#### Prompt
From the first line to the last, write out the records exactly, leaving the pictures behind.
Source records section start
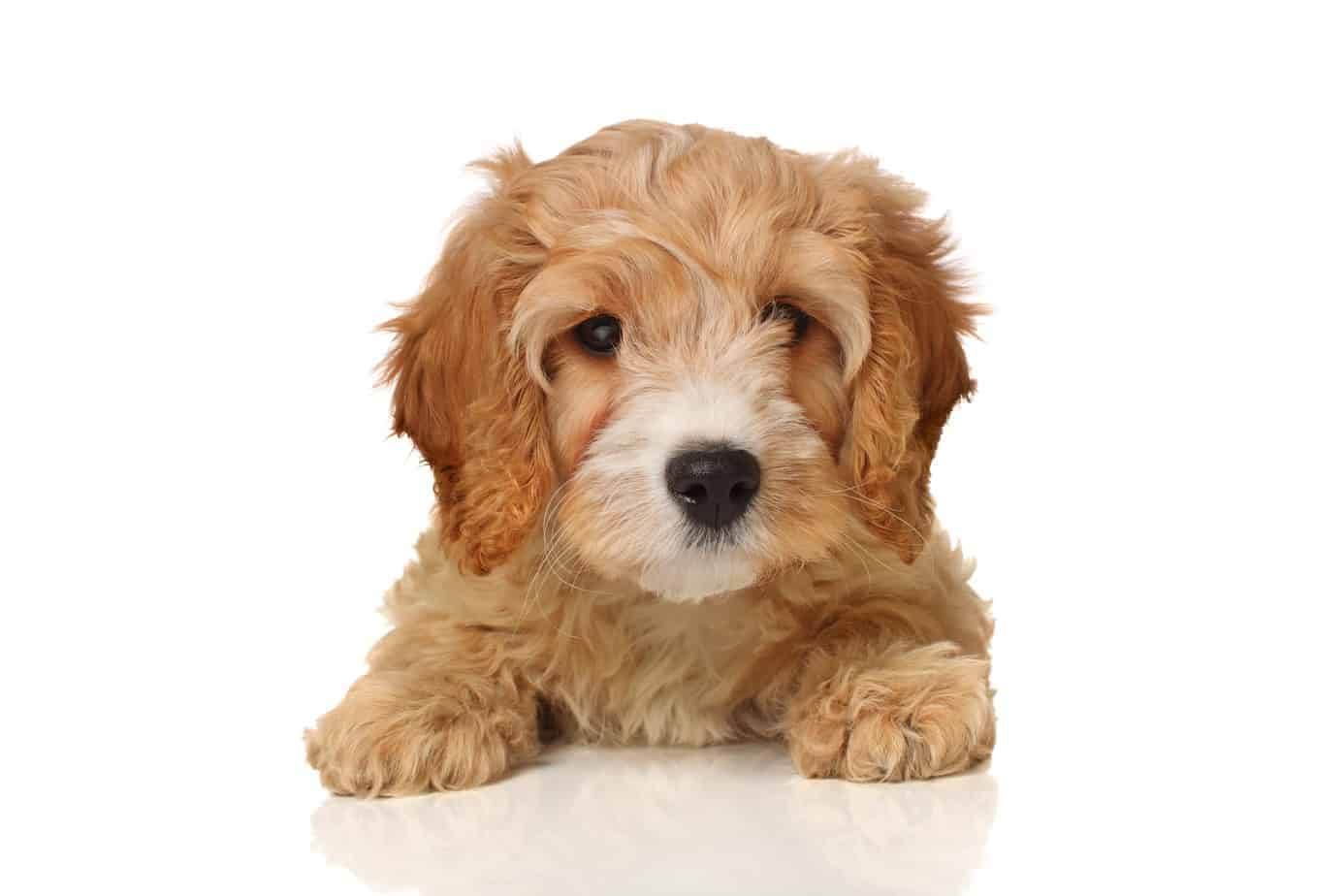 A Cavapoo or Cavoodle is a smart, friendly doodle dog with moderate exercise needs. This designer dog is a Cavalier King Charles spaniel-poodle crossbreed.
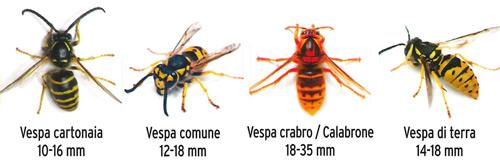 KB NEXA ANTI VESPE RAPIDO contro vespe mosche zanzare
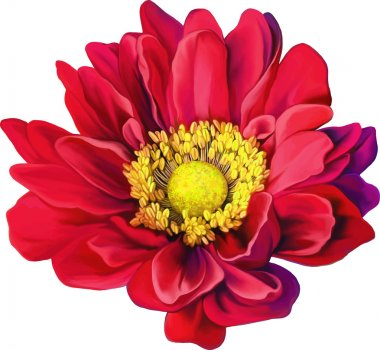 Red Mona Lisa flower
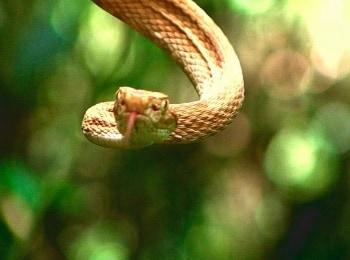программа Travel Channel: В поисках сокровищ: Змеиный остров Выхода нет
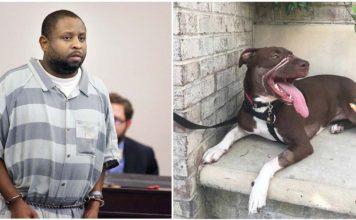 Hombre que ató el hocico de caitlyn es sentenciado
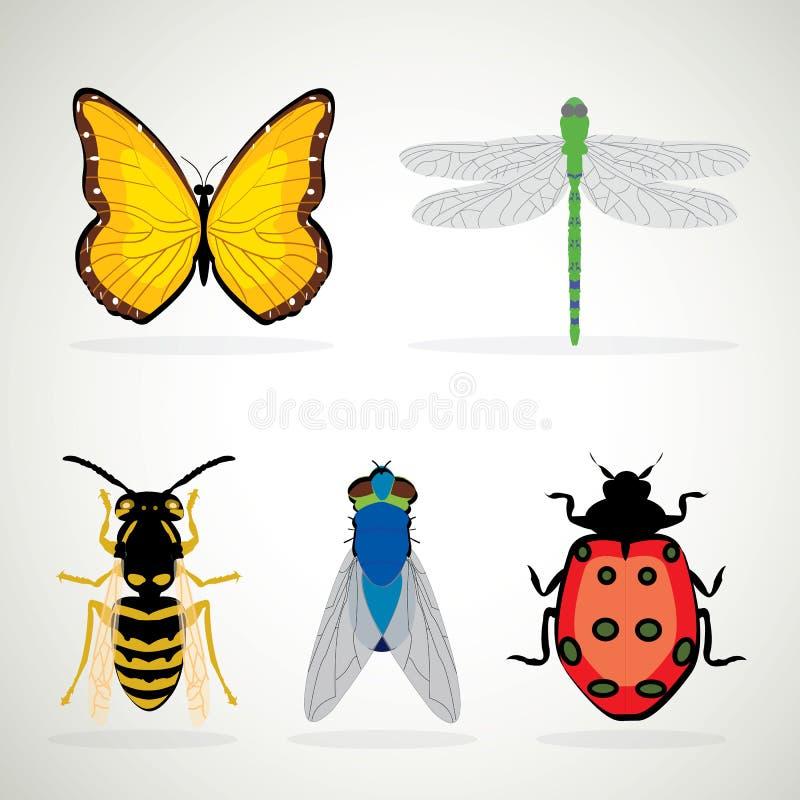 Значки насекомых реалистические покрашенные декоративные бесплатная иллюстрация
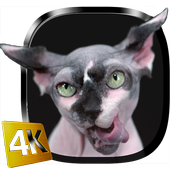Sphynx Cat Live Wallpaper icon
Source records section end
#### Answer for the task
 A Cavapoo or Cavoodle is a smart, friendly doodle dog with moderate exercise needs. This designer dog is a Cavalier King Charles spaniel-poodle crossbreed.
 KB NEXA ANTI VESPE RAPIDO contro vespe mosche zanzare
 Red Mona Lisa flower
программа Travel Channel: В поисках сокровищ: Змеиный остров Выхода нет
 Hombre que ató el hocico de caitlyn es sentenciado
 Значки насекомых реалистические покрашенные декоративные бесплатная иллюстрация
Sphynx Cat Live Wallpaper icon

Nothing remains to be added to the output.